_Task goal_: Collect every line in the records below that contains the word "Vintage".
* * * * * * *
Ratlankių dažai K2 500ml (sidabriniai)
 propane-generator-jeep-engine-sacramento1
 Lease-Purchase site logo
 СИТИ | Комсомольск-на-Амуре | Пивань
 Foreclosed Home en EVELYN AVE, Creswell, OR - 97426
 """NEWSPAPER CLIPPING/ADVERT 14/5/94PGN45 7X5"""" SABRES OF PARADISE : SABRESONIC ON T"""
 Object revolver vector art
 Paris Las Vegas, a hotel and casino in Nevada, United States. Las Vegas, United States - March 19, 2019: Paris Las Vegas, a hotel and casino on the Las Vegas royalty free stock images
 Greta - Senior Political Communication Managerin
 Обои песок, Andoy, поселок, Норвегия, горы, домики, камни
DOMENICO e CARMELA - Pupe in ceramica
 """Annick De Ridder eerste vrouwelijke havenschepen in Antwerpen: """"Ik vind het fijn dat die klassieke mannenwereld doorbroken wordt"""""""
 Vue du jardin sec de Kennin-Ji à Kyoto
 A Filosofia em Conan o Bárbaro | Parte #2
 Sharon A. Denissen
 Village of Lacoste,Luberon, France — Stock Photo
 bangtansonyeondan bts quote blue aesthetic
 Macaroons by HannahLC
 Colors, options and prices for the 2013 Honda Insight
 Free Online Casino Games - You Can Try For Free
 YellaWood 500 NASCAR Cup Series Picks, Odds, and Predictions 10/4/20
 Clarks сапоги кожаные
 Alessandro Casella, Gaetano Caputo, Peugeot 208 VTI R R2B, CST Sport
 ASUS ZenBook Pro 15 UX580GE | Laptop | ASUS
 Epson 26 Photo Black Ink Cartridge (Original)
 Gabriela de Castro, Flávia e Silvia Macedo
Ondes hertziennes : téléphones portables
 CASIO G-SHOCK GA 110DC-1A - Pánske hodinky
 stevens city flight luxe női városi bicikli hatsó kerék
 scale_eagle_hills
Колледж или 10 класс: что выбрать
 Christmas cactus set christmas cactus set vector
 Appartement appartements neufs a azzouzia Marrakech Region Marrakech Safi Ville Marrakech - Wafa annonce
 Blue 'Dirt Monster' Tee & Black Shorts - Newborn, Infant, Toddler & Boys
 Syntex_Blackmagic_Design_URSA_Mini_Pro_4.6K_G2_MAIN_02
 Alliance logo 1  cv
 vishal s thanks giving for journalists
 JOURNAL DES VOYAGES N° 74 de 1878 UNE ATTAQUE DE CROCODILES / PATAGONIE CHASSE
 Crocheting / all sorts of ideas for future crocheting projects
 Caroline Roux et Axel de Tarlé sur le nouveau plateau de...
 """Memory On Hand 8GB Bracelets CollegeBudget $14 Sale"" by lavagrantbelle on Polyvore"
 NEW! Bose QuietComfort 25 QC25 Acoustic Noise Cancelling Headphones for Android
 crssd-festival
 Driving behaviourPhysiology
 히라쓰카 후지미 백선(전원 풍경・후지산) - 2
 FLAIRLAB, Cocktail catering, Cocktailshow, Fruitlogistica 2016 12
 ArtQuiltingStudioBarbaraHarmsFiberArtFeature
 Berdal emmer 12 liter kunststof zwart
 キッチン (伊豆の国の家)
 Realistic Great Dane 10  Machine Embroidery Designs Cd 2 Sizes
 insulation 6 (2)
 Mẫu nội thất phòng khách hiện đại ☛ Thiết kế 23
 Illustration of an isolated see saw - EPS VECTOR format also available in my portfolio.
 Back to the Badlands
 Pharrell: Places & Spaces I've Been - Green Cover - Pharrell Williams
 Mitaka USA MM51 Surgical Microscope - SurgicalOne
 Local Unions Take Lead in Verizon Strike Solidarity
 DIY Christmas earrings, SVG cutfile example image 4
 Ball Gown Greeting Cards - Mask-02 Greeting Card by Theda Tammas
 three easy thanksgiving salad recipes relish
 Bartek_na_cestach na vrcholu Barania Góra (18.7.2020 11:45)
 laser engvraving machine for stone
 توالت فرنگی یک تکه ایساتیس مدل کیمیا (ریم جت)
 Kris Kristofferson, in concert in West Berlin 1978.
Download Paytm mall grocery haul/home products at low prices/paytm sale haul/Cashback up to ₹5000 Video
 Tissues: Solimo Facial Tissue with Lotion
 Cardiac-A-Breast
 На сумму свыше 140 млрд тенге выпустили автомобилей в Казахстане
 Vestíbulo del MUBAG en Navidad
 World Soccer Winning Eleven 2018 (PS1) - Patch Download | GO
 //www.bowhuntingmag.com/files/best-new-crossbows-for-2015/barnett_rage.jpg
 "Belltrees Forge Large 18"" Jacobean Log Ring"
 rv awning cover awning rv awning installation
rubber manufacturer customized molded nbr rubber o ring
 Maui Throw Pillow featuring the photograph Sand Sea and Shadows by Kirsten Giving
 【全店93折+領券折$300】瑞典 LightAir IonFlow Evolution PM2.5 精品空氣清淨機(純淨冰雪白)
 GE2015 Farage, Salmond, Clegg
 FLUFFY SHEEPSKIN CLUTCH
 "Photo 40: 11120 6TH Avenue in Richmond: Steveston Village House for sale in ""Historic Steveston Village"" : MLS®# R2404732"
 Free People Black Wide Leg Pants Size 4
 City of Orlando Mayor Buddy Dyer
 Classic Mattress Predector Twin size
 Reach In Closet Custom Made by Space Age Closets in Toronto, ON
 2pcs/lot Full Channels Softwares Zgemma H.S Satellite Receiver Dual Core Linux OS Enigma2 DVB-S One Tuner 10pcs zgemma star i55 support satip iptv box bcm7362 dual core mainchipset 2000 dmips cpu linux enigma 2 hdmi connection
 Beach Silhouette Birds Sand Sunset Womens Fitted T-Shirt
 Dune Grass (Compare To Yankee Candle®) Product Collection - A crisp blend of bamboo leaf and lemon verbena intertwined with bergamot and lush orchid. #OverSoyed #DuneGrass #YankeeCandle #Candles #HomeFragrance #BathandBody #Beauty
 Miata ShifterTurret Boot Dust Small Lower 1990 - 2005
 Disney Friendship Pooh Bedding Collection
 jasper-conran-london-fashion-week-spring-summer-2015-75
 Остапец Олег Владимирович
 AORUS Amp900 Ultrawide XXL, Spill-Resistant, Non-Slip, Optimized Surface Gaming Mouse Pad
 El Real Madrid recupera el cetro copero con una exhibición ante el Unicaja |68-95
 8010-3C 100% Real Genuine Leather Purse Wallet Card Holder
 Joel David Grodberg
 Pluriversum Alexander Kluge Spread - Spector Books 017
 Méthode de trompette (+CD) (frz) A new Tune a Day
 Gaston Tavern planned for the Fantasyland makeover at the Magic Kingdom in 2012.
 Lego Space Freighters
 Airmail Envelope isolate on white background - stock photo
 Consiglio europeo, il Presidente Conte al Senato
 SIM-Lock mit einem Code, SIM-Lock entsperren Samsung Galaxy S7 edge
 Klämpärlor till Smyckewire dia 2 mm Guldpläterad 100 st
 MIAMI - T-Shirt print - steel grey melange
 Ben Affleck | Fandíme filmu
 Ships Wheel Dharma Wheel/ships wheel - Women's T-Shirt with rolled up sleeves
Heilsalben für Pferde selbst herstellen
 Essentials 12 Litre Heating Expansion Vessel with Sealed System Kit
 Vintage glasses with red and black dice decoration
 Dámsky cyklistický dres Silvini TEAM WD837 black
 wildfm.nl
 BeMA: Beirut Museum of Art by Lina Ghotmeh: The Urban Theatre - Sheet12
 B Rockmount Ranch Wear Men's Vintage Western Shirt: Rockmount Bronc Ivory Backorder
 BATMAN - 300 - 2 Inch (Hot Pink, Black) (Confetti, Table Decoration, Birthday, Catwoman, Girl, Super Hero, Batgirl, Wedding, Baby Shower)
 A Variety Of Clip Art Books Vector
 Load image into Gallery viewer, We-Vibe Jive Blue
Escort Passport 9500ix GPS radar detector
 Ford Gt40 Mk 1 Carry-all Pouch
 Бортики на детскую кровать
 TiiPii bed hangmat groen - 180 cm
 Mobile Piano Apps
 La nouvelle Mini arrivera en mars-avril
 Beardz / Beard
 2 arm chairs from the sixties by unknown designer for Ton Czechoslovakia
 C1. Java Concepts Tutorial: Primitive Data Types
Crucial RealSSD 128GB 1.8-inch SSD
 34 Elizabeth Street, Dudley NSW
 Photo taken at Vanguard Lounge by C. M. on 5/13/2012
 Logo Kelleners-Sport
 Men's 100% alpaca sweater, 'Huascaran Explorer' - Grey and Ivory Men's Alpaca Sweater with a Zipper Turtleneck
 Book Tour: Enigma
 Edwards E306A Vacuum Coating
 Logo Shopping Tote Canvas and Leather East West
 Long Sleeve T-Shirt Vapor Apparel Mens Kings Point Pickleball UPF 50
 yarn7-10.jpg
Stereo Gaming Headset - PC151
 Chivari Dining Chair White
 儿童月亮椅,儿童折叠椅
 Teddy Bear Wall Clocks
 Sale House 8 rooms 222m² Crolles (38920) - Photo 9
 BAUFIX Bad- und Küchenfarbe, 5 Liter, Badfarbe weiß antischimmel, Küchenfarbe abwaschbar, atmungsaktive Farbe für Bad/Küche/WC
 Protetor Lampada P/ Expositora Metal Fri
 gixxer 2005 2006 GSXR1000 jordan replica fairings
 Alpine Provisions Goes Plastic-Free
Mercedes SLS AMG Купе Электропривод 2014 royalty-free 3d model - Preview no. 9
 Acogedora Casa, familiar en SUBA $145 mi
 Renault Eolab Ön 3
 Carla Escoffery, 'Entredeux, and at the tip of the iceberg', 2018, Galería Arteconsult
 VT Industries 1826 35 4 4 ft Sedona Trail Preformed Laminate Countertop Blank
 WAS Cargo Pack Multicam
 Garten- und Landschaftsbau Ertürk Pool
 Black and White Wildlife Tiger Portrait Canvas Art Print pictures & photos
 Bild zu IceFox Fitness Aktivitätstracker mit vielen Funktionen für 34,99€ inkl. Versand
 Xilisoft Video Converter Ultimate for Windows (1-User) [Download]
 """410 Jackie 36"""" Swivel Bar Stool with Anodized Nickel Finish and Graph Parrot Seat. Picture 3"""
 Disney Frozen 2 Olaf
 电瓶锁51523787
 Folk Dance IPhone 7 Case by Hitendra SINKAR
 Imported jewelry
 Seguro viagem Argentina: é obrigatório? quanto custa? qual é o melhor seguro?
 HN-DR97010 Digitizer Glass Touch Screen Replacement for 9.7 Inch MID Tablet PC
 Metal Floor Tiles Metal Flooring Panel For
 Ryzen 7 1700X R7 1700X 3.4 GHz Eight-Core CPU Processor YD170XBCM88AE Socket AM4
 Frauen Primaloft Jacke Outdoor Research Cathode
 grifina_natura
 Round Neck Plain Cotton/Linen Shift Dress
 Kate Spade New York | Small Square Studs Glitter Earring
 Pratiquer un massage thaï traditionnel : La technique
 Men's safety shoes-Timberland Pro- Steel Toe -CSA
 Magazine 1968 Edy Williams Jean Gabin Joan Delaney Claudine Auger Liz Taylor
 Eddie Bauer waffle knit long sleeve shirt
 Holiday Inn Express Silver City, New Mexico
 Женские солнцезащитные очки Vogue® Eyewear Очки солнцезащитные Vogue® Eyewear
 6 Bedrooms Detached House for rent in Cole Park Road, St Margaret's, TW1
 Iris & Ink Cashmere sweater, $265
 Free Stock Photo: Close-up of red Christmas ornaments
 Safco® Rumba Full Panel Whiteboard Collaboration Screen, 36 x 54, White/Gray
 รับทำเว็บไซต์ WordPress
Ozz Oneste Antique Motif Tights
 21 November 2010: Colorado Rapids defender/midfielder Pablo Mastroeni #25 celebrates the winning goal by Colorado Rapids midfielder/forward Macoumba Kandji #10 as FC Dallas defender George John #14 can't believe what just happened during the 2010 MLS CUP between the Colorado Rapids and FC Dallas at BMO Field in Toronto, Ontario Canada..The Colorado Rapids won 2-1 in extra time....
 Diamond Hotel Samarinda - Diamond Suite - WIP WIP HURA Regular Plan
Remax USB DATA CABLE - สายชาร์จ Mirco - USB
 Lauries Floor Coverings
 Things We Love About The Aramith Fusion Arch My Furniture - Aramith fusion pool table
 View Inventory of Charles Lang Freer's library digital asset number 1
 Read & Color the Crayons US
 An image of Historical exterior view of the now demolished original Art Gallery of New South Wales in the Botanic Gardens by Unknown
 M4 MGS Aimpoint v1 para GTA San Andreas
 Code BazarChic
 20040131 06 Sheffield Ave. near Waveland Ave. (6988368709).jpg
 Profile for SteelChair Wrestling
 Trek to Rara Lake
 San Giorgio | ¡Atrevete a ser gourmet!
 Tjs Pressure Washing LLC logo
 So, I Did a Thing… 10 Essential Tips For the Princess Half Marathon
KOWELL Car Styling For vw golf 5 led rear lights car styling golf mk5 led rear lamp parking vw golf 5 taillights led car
* * * * * * *
_Answer box_:
 Vintage glasses with red and black dice decoration
 B Rockmount Ranch Wear Men's Vintage Western Shirt: Rockmount Bronc Ivory Backorder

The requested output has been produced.